*** Document segment Section Begins ***
In the graph, we can see the createDraft conditional edge, which defines the condition for choosing the “final” path. As shown, the decision now depends on whether the draft analysis detected ambiguity that requires additional clarification.

Put all together to be executed:

await ingestData();

// Compile workflow
const app = workflow.compile({ checkpointer: new MemorySaver() });
const config = { configurable: { thread_id: "hitl-circular-thread" } };

await saveGraphImage(app);

// Execute workflow
const legalQuestion =
  "Does a pattern of repeated delays constitute breach even if each individual delay is minor?";

console.log(`⚖️  LEGAL QUESTION: "${legalQuestion}"\n`);

let currentState = await app.invoke({ query: legalQuestion }, config);

// Handle all interruptions in a loop
while ((currentState as any).__interrupt__?.length > 0) {
  console.log("\n💭 APPLICATION PAUSED WAITING FOR USER INPUT...");

  const interruptQuestion = (currentState as any).__interrupt__[0]?.value
    ?.question;

  // Handling empty responses
  let userChoice = "";
  while (!userChoice.trim()) {
    userChoice = await getUserInput(interruptQuestion || "👤 YOUR CHOICE: ");
    if (!userChoice.trim()) {
      console.log("⚠️  Please provide a response.\n");
    }
  }

  currentState = await app.invoke(
    new Command({ resume: userChoice.trim() }),
    config
  );
}

Execute the script

With all code allocated, let's execute the main.ts file, writing the following command on terminal:

tsx main.ts

Once the script is executed, the question “Does a pattern of repeated delays constitute breach even if each individual delay is minor?” will be sent to Elasticsearch to perform a proximity search, and the results retrieved from the index will be displayed. The app detects that multiple relevant precedents match the query, so it pauses execution and asks the user to help disambiguate which legal precedent is most applicable:

📚 Searching for relevant legal precedents with query:
 Does a pattern of repeated delays constitute breach even if each individual delay is minor?
*** Document segment Section Ends ***
▸ **Explore the material**:
1. Write out the part of the walkthrough that opens with the words containing "In the graph, we" and closes with "requires additional clarification.".
2. According to the walkthrough, what does the app do when it finds that multiple relevant precedents match the query?
These records come from a separate source, not from the walkthrough.
*** Excerpted data Section Begins ***
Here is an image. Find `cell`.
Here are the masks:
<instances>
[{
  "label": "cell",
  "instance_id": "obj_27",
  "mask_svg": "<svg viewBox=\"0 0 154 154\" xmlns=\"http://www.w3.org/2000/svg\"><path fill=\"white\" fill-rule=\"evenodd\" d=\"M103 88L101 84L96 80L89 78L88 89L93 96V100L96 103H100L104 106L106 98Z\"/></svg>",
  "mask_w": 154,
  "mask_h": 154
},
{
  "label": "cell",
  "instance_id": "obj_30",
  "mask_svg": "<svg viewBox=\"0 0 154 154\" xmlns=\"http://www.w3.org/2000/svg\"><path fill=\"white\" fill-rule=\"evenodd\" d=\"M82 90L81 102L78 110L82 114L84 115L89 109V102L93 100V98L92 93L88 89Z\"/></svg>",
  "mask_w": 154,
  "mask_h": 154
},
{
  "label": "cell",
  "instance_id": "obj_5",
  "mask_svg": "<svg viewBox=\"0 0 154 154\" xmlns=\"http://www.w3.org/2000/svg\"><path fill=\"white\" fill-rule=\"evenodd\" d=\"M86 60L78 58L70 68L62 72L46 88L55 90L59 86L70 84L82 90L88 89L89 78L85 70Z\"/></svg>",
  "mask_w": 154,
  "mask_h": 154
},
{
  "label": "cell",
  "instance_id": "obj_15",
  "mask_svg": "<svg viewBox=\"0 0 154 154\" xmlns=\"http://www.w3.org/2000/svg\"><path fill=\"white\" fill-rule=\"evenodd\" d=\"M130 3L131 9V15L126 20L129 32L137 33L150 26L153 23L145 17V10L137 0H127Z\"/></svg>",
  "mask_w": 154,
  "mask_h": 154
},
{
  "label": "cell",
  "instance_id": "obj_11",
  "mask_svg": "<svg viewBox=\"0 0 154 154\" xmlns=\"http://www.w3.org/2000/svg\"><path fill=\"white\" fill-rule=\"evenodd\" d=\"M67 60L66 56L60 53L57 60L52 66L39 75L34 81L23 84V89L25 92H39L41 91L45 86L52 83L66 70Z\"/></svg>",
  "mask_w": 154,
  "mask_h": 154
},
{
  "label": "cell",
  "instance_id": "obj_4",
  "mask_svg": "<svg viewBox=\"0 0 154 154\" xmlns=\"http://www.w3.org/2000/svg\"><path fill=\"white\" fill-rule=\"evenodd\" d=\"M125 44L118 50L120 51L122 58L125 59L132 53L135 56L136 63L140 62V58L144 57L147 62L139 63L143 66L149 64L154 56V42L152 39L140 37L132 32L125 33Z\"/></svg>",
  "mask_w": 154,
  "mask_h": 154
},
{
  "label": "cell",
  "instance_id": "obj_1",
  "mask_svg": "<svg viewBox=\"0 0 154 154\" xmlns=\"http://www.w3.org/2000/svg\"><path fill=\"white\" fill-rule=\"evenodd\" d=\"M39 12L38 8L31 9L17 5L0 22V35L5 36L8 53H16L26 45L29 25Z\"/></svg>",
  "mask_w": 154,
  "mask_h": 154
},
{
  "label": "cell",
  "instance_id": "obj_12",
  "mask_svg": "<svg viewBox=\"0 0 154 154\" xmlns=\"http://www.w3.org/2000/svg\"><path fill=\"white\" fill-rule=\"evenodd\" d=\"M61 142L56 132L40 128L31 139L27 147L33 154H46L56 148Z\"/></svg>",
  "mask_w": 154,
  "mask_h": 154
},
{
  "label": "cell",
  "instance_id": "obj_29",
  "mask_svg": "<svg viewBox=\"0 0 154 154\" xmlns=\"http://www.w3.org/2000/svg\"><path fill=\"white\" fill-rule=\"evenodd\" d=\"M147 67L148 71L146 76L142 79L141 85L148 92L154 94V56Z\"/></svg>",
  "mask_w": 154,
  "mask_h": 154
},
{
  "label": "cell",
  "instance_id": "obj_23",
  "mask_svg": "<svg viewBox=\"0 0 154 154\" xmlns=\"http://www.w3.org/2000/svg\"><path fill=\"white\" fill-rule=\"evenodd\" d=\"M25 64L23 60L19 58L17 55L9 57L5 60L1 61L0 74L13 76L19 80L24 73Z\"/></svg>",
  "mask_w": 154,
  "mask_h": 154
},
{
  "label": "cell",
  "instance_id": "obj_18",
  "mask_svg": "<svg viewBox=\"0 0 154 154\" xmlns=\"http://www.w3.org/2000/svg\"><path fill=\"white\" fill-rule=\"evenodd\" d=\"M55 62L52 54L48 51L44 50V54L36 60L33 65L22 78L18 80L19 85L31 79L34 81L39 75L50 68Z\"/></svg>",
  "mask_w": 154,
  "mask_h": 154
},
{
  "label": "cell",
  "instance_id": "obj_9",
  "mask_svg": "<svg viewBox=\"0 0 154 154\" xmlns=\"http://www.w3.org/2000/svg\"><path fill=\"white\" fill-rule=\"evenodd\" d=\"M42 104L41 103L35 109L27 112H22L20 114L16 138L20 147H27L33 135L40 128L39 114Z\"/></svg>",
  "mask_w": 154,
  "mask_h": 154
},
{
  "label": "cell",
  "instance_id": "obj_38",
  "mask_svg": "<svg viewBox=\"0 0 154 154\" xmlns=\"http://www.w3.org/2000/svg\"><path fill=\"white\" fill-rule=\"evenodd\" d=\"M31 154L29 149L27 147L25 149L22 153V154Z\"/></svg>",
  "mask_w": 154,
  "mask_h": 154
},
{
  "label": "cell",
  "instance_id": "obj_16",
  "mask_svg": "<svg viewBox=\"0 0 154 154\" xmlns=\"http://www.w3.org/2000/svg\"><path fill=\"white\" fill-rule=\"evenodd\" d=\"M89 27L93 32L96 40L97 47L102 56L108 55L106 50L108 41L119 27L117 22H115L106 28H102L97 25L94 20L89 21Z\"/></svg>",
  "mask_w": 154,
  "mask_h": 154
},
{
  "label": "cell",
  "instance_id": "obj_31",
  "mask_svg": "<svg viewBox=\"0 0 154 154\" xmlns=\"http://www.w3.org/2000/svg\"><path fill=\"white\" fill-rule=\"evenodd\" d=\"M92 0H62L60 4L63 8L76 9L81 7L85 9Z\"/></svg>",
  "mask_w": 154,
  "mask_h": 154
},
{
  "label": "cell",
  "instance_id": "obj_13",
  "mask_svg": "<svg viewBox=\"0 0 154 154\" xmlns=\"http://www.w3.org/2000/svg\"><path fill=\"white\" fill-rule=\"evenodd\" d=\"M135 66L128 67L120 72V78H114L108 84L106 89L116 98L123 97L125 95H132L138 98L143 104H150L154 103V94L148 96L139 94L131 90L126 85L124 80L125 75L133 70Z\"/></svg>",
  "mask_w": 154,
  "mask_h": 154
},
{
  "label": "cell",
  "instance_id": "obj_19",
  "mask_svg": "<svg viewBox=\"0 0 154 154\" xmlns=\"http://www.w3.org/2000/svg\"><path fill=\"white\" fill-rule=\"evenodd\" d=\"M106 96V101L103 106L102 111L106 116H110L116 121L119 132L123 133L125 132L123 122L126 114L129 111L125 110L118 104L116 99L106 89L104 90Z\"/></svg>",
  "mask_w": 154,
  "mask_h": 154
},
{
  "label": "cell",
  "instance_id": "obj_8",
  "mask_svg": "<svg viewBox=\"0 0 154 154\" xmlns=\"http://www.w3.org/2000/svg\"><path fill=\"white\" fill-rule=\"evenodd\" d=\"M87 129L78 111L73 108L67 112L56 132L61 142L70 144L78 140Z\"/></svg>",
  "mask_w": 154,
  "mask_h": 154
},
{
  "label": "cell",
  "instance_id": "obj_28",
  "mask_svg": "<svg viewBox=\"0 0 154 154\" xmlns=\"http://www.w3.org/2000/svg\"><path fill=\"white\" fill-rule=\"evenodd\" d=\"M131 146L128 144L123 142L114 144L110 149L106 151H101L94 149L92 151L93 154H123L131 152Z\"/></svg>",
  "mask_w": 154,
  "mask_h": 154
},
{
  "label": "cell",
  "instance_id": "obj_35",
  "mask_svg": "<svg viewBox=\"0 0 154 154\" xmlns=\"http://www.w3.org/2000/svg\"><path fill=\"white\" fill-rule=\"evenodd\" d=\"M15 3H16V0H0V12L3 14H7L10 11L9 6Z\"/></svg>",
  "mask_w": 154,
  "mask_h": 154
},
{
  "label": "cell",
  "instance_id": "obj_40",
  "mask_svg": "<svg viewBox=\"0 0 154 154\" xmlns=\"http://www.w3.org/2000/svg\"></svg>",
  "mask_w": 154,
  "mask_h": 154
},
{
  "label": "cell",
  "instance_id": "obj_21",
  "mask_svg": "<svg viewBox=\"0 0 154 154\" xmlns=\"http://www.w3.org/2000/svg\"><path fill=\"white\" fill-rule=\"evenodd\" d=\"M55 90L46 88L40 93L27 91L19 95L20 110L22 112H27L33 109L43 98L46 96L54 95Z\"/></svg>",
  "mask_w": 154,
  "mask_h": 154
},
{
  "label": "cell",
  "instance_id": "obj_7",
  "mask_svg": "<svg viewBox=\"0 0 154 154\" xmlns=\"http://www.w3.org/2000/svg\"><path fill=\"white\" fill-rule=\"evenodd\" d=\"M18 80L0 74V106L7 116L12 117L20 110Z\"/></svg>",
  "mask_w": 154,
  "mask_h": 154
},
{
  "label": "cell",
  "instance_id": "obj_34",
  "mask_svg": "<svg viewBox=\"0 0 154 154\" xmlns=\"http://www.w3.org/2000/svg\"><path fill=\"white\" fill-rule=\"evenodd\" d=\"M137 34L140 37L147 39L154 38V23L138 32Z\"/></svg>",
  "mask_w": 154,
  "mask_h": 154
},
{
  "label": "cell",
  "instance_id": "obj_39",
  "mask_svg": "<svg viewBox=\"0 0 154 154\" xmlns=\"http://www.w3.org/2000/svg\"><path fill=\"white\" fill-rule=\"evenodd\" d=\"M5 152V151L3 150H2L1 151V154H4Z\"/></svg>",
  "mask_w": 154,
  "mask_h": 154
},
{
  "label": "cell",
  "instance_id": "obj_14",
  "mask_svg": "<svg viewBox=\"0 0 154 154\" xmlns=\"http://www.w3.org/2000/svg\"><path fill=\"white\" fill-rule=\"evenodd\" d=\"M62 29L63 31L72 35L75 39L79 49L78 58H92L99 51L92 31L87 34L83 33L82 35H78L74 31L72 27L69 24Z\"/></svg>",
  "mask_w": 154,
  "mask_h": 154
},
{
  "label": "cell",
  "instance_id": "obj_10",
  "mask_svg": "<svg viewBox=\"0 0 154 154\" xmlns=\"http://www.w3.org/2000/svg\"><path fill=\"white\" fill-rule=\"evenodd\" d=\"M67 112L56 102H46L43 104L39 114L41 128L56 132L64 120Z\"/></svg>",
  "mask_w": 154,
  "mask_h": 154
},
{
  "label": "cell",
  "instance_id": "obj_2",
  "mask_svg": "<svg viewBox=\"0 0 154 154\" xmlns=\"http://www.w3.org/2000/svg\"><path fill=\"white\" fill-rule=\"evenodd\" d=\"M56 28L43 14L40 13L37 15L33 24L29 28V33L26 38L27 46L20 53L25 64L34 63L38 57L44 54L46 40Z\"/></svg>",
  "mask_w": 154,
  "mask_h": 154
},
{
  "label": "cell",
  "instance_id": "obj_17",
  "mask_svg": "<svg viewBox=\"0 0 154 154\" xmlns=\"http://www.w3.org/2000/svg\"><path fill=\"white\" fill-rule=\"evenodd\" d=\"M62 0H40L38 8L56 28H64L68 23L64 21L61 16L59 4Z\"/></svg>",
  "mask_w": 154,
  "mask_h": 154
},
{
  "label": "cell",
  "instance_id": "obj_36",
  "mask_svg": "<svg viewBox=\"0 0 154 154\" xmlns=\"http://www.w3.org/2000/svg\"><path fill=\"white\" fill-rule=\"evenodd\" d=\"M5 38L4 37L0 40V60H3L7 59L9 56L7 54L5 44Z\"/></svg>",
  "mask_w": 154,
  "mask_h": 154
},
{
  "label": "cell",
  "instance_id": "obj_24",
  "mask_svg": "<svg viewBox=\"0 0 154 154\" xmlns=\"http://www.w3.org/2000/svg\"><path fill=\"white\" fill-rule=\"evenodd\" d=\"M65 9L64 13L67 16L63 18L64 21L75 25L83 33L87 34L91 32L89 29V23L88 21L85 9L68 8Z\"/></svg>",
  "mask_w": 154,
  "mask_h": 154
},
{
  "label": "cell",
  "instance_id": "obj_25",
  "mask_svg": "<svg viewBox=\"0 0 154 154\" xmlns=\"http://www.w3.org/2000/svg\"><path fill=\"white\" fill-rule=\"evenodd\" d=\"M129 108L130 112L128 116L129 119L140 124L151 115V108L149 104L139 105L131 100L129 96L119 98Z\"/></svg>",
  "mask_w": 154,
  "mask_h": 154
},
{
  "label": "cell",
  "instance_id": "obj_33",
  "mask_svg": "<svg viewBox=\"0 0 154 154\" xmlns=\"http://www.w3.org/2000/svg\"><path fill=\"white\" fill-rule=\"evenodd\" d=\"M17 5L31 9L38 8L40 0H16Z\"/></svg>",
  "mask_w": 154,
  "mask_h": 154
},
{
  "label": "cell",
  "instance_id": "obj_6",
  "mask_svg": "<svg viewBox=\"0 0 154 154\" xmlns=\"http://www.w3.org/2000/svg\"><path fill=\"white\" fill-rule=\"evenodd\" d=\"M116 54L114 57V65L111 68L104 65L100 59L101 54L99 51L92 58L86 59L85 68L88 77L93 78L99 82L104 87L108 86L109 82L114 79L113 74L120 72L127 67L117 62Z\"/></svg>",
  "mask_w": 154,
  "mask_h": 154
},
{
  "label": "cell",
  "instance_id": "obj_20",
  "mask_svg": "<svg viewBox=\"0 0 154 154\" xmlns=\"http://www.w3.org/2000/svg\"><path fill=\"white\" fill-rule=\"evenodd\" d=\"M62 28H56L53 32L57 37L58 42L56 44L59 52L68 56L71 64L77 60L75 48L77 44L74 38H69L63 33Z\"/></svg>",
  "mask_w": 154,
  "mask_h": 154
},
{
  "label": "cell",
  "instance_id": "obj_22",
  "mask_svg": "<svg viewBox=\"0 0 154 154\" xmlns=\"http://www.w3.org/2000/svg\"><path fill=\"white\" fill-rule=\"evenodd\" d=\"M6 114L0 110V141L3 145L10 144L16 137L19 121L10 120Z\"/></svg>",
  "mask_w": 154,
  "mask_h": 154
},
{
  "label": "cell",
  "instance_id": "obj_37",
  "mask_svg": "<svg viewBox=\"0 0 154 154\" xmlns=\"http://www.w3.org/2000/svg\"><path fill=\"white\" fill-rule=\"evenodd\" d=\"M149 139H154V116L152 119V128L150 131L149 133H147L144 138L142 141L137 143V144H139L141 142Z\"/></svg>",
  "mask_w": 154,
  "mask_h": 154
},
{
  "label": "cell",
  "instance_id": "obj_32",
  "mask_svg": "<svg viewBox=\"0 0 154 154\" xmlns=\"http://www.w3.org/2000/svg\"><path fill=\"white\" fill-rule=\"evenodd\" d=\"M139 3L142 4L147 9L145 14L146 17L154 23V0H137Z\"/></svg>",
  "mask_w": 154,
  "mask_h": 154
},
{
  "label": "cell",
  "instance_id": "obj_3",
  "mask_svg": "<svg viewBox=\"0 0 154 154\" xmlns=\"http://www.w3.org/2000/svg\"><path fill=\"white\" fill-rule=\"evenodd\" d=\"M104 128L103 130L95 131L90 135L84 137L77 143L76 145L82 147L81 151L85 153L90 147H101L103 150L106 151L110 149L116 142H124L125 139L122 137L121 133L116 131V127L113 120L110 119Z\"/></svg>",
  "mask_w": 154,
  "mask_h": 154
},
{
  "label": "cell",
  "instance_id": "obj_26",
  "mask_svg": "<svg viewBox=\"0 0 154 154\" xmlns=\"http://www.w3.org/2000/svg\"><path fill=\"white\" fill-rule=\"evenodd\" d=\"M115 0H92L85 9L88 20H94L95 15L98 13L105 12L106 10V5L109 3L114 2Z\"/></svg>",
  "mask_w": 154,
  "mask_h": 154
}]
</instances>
*** Excerpted data Section Ends ***
▸ **Solutions in order**:
1.
In the graph, we can see the createDraft conditional edge, which defines the condition for choosing the “final” path. As shown, the decision now depends on whether the draft analysis detected ambiguity that requires additional clarification.

2. It pauses execution and asks the user to help disambiguate which legal precedent is most applicable.